A mis 45 años, la vida me enseñó una vez más que hay cambios significativos que aparecen sin avisar. Nunca había imaginado que un perro podría transformar no solo mi rutina, sino también mi manera de situarme en el mundo.
Mi primer “animal de compañía” (prefiero esta acepción a la de “mascota”, para no pensarlos en términos de propiedad), llegó de manera inesperada. Mi sobrina Mechi insistía con que me hacía falta un perro. Mis respuestas no me deslumbraban, ni las rechazaba. Si era su deseo, lo aceptaría como la ofrenda de una persona a quien adoro. Poco tiempo después, su promesa se hizo realidad: sólo me consultó si quería una hembra o el único macho de la manada. Elegí el macho, sin ninguna preferencia particular. Una tarde sonó el timbre: “¿No es hermoso?”, evaluó desde la puerta, con una sonrisa que delataba que sabía lo que hacía, y depositó en mis manos un animal diminuto. Sí, era hermoso.

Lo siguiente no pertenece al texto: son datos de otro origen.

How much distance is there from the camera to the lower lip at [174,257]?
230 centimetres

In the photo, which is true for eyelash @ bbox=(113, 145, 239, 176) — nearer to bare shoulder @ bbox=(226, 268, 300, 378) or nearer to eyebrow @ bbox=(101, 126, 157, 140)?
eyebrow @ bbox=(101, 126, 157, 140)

Sin entenderlo demasiado, lo había estado esperando desde siempre. “En buenas manos has caído”, recuerdo haber publicado en Instagram. Estábamos en el patio y en YouTube sonaba una lista aleatoria de rock and roll. La aparición de Ziggy Stardust me ayudó a definir su identidad: “Bowie, bienvenido a casa”.
Nunca tuvimos animales. La excusa era que mis padres guardaban el dolor de haber perdido a un perro, recién casados, hace más de cincuenta años. Aquello los marcó de tristeza y decidieron no volver a tener otro. Crecí respetando aquella decisión. Por lo demás, a nadie en mi familia le interesaba tenerlos.
A mi manera, compartía en silencio esa nostalgia anticipada que puede causar la pérdida de un ser querido. Cuesta asumir el encuentro inevitable con la muerte. Y algo peor: la paradoja del miedo a sufrir que nos impide arriesgarnos a experimentar (con desenlaces felices o dolorosos, nunca se sabe) y nos paraliza de antemano. El “no hacer” por temor a la frustración y no disfrutar el “mientras tanto”, que es, en resumidas cuentas, la vida misma.